#### [Requirement]
Copy every line below where the string "burst" is found.

Saved entries

__________________________________________________

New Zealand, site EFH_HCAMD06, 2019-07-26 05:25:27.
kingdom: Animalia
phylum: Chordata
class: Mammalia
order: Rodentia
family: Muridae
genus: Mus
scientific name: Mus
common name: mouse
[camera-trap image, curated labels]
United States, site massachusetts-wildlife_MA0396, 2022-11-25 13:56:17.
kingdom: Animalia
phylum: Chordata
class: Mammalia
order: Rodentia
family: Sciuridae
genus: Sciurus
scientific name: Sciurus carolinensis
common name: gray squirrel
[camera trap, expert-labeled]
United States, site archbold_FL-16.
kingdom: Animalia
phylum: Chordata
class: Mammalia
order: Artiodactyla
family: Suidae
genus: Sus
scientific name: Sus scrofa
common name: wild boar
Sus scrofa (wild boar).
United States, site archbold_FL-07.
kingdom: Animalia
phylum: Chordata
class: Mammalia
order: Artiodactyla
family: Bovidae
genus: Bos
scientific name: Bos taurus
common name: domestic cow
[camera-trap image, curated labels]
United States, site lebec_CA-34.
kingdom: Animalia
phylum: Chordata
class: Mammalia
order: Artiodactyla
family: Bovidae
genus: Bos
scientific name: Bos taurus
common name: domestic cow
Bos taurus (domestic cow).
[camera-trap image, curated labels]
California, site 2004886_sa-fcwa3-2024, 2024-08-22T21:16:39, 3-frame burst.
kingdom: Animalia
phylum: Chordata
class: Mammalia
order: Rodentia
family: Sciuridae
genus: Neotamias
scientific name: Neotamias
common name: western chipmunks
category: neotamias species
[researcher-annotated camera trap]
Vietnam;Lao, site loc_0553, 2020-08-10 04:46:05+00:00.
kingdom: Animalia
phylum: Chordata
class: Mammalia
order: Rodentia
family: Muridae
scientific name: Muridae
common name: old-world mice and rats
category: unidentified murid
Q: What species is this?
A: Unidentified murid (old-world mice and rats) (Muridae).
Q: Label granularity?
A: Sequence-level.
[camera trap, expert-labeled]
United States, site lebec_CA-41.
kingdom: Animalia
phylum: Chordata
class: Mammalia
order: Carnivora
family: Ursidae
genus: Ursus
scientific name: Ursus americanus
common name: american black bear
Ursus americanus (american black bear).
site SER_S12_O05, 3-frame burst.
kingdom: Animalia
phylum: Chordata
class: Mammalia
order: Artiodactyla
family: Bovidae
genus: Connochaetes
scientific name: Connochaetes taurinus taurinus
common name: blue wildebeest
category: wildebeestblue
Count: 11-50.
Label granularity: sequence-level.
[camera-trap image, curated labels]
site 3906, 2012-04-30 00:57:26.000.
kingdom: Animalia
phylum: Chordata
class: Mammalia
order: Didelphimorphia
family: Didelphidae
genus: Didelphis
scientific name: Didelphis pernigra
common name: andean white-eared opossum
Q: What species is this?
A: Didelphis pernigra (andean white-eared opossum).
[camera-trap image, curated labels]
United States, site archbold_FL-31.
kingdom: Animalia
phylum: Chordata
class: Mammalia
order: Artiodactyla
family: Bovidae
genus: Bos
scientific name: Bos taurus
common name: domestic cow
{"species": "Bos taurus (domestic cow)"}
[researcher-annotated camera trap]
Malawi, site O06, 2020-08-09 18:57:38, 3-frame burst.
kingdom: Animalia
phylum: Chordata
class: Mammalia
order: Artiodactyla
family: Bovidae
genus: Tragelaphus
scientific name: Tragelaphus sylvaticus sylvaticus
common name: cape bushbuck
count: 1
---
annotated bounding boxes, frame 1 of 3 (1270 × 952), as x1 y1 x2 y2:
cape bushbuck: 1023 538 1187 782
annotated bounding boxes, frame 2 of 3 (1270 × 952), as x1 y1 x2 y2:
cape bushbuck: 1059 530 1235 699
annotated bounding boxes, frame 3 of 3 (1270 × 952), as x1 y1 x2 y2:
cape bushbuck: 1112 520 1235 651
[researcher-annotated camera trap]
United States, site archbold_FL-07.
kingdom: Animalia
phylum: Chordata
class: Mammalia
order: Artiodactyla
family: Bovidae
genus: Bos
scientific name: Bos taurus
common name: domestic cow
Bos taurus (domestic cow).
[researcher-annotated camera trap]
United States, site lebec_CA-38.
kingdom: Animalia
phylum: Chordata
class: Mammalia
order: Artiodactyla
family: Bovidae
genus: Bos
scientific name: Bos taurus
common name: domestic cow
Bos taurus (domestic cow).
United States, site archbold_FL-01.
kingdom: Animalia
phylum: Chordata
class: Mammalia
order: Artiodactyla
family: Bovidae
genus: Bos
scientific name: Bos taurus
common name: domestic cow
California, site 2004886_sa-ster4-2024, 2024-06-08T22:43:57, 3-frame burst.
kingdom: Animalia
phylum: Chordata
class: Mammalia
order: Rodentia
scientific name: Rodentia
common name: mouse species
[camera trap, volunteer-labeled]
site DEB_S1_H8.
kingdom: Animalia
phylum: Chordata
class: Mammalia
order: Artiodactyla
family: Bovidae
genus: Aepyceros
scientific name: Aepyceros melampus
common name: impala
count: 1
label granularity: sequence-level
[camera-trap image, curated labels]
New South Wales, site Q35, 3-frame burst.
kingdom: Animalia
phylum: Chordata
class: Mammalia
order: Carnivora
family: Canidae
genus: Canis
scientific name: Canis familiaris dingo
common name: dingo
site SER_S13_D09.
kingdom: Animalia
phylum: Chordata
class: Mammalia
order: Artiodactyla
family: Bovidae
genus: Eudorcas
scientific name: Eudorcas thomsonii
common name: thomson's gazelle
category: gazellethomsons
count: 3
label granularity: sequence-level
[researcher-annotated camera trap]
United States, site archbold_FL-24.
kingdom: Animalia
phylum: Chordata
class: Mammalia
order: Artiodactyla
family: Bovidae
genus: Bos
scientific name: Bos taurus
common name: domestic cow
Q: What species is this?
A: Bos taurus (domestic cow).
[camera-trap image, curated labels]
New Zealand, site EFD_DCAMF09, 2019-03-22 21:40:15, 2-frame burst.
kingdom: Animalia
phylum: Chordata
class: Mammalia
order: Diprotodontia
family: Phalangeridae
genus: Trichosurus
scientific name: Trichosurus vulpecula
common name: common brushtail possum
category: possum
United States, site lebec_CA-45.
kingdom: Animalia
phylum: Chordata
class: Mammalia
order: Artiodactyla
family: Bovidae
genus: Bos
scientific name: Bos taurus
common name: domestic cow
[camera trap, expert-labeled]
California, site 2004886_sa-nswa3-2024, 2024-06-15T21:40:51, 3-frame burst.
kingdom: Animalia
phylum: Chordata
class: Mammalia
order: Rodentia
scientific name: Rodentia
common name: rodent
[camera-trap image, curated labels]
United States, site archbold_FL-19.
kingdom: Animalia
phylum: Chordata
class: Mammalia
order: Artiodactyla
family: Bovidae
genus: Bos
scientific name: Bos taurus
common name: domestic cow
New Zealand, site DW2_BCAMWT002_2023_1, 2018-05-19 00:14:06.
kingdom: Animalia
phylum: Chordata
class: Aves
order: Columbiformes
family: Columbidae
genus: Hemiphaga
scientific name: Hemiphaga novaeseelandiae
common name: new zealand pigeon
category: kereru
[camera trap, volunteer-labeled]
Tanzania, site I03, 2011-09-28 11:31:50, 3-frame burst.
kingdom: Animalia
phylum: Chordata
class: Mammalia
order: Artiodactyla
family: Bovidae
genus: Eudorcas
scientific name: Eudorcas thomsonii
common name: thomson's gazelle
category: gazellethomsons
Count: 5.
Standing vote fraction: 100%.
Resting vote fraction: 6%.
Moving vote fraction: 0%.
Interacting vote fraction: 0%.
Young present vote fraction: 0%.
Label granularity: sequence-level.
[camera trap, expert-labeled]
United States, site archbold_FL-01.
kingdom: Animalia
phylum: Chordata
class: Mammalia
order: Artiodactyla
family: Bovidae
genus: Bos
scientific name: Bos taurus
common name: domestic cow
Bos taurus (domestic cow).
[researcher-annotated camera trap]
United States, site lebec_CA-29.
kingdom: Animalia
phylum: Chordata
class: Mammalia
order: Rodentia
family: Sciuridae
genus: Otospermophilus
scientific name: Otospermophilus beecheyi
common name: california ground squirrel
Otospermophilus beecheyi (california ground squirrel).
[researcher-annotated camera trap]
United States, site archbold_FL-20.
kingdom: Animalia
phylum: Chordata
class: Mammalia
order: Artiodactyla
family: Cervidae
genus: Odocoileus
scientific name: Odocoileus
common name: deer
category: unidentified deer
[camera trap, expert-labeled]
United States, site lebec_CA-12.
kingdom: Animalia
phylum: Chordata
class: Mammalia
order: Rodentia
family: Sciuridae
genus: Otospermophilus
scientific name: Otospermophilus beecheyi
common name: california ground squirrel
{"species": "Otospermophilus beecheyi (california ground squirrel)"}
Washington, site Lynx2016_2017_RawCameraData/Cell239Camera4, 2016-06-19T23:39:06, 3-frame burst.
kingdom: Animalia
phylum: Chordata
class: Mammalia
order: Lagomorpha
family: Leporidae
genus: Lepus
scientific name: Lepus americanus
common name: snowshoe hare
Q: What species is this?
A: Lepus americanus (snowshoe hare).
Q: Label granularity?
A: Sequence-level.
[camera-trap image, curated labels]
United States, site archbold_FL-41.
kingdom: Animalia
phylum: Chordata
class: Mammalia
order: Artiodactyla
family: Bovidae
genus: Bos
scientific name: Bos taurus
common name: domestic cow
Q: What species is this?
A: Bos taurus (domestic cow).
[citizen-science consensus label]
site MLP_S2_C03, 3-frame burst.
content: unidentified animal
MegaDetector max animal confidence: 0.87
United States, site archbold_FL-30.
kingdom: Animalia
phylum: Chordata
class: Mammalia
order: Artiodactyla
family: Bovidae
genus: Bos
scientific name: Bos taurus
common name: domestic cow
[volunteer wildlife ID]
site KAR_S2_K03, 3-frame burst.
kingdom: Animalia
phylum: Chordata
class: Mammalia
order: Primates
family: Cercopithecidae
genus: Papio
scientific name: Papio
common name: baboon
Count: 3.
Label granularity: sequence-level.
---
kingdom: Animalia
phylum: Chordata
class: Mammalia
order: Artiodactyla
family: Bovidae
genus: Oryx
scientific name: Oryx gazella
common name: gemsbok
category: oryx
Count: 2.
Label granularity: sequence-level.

__________________________________________________

#### [Output below]
California, site 2004886_sa-fcwa3-2024, 2024-08-22T21:16:39, 3-frame burst.
site SER_S12_O05, 3-frame burst.
Malawi, site O06, 2020-08-09 18:57:38, 3-frame burst.
California, site 2004886_sa-ster4-2024, 2024-06-08T22:43:57, 3-frame burst.
New South Wales, site Q35, 3-frame burst.
New Zealand, site EFD_DCAMF09, 2019-03-22 21:40:15, 2-frame burst.
California, site 2004886_sa-nswa3-2024, 2024-06-15T21:40:51, 3-frame burst.
Tanzania, site I03, 2011-09-28 11:31:50, 3-frame burst.
Washington, site Lynx2016_2017_RawCameraData/Cell239Camera4, 2016-06-19T23:39:06, 3-frame burst.
site MLP_S2_C03, 3-frame burst.
site KAR_S2_K03, 3-frame burst.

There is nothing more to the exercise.